Fear and Loathing in Las Vegas (1998)

D: Terry Gilliam
S: Johnny Depp, Benicio Del Toro

Surprisingly faithful adaptation of Hunter S. Thompson's writings which captures much of their energy, though it fails to be quite as savage a journey to the heart of the American dream as might have been hoped. Under supreme stylist Terry Gilliam, the phantasmagorical aspects of this tale of excess are vividly realised. From animated bats visible only in sunglasses to a hotel bar filled with giant flesh-eating reptiles by Rob Bottin, the film revels in portraying the disorienting world of 1970s Las Vegas seen through the narcotically enhanced eyes and mind of the famous 'gonzo' journalist. He is played here by Johnny Depp, who impersonates the man's manner and voice with some skill, assisted by a perfectly revolting Benicio Del Toro as his equally addled attorney. The plot, in so far as it matters, follows the events which transpire when Thompson (working under the pseudonym Raoul Duke) is assigned to cover a motor bike race in Las Vegas and spends his time taking a variety of mood and mind altering drugs which inform his perspective on the city and its denizens. It is mostly concerned with a series of satirical observations, climaxing with a moment of sombre reflection about the death of the sixties.

This where the problem is. In print, Fear and Loathing in Las Vegas largely retains is original anger. The precision of Thompson's prose extends beyond his description of the wild events captured so well on screen and which are so visually evocative that they cried out for someone to attempt this film (and Gilliam may well have been the only director capable of handling them). He also manages to maintain a sense of the political and social anger which underlies this bad trip. It is both frightening and funny, and works best when able to evoke feelings of disgust and outrage as the hypocracies of the system. Though the film makes liberal use of a voice over drawn from the book, it never manages to find the icy edge which makes Thompson so chilling to read, and ultimately brings little fear or loathing to the fore, merely smug, postmodern self-referentiality.
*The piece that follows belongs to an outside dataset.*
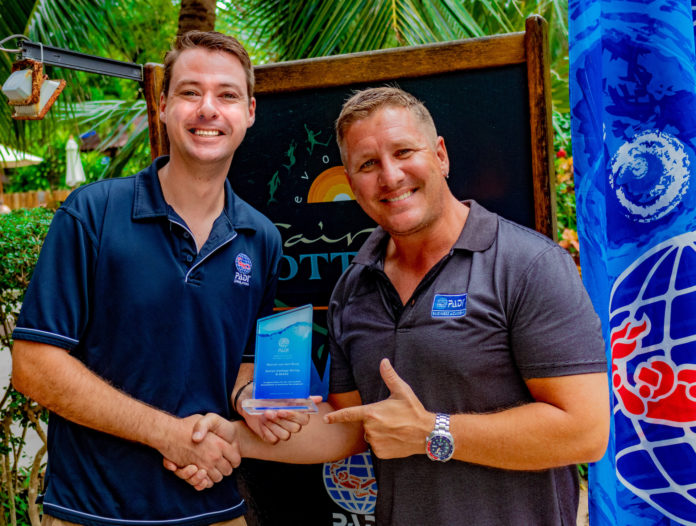 Marcel van den Berg receiving the PADI Outstanding Contribution Award from Neil Richards of PADI Asia Pacific.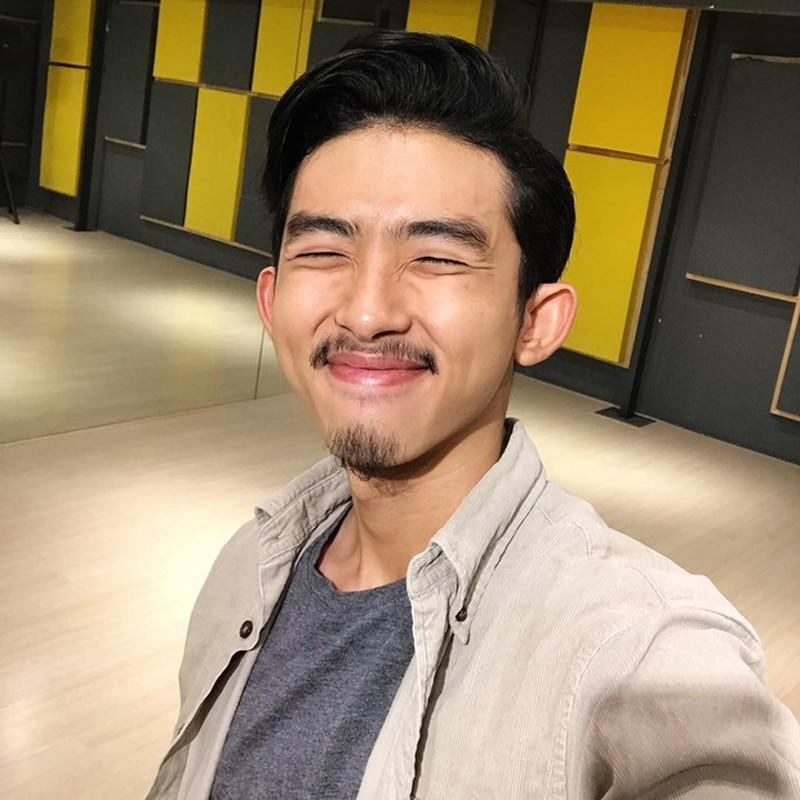 Thi sinh Rap Viet tung dong nam chinh phim gay sot mang la ai?-Hinh-4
This is not necessarily the fault of anyone involved. It is perhaps more a to the point to note that a film like Fear and Loathing Las Vegas cannot exist in the world of Natural Born Killers. The mood and tone of the early seventies was entirely different from that of 1998, and in the time it has taken for this film to make it to the screen, the attitude to this type of surrealism is not shock or outrage. This is the era of meaninglessness where all culture is equally moot and nothing matters beyond the next ephemeral sensation. While this may have been true of the culture being explored in Thompson's writing, his own sense of how and why this was happening was articulate and emotionally powerful. Postmodernism is not about 'why', and is concerned with 'how' only insofar as a technical challenge must be overcome. Gilliam has done this with aplomb, and though he has tried to incorporate Thompson's sense of the seventies, it really doesn't resonate with the audience of the nineties except as quaint and amusing retro.
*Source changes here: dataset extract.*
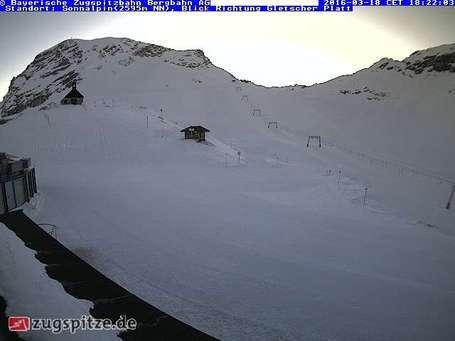 Garmisch-Partenkirchen-Zugspitze webcam om 2uur s'middags vandaag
Fear and Loathing in Las Vegas is amusing. It is often hilariously funny, a broad, hallucinogenic comedy of drugs and rock and roll (with not all that much sex). It even manages to work in moments of satire, though the predominant tone is of a slapstick farce. It is also brilliantly made, a superb display of craftsmanship and directorial control. It is finely balanced and well paced, performed with energy by Depp and Del Toro (and a variety of name actors in cameo roles), and generally a 'good' film insofar as the qualification for 'good' is that it uses the medium effectively.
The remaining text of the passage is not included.